Sofrada bir bomba etkisi yapan bu konuşma üzerine Atatürk:
- “Memlekette Maarif Vekili yok mu?”
- . . . . .
- “Var ya. Esat Hoca mükemmeldir”, deyince Reşit Galip “Hayır” anlamında başını sallayarak,
- “Çok iyi ama çok da ihtiyar. Artık ondan geçmiştir. Bu memleketin Maarif Vekili o adam değildir.

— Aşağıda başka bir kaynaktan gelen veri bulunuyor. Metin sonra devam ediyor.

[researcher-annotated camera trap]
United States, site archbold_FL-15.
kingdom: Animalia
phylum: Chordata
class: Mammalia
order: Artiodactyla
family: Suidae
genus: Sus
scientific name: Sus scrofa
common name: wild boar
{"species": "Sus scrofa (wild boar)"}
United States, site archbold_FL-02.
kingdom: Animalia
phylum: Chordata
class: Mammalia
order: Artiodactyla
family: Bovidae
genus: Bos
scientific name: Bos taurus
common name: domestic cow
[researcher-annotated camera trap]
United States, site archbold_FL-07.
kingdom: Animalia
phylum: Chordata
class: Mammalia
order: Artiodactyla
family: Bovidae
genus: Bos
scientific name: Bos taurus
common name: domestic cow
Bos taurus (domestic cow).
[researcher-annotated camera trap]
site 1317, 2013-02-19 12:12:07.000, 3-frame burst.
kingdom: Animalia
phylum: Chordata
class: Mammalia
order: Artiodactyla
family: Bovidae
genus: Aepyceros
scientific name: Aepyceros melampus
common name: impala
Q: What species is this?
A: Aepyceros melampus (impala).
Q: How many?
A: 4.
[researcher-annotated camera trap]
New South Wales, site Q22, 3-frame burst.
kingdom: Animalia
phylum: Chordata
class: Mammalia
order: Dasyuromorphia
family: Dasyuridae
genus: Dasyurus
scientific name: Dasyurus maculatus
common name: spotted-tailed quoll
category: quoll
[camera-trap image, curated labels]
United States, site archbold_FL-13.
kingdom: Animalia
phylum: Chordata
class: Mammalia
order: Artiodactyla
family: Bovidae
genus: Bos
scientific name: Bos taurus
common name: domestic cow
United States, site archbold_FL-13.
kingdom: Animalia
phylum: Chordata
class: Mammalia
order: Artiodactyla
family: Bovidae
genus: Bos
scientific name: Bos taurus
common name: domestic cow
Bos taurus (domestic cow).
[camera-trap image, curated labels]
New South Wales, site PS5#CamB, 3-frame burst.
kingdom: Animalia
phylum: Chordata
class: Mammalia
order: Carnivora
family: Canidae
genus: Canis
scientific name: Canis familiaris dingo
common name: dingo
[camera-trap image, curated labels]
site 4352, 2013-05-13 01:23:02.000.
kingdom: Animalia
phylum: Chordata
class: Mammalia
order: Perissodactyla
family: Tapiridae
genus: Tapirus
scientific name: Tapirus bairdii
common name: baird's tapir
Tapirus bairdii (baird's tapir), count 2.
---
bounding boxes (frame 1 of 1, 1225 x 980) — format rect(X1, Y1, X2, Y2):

Bu memlekete daha dinç bir vekil gerekir”, dedi.
Bunun üzerine Atatürk’le, Reşit Galip arasında şu tartışma geçti:
- “Yahu nasıl olur? Bu adam beni okutmuştur. Kültürü yerinde, ilme vukufu vardır. Soframda Hocam hakkında böyle konuşmanı istemem. Beni okutan adam, nasıl Maarif Vekili olamazmış?” (…)
- “Lütfen sofrayı terk ediniz.”
O an biraz ferahladık. Reşit Galip kalkıp gider, olay da burada kapanır, ertesi gün unutulur diye umutlandık. Ne yazık ki, sevincimiz bir iki saniye sürdü. Reşit galip coşmuştu bir kez. Ne karşılık verdi dersiniz?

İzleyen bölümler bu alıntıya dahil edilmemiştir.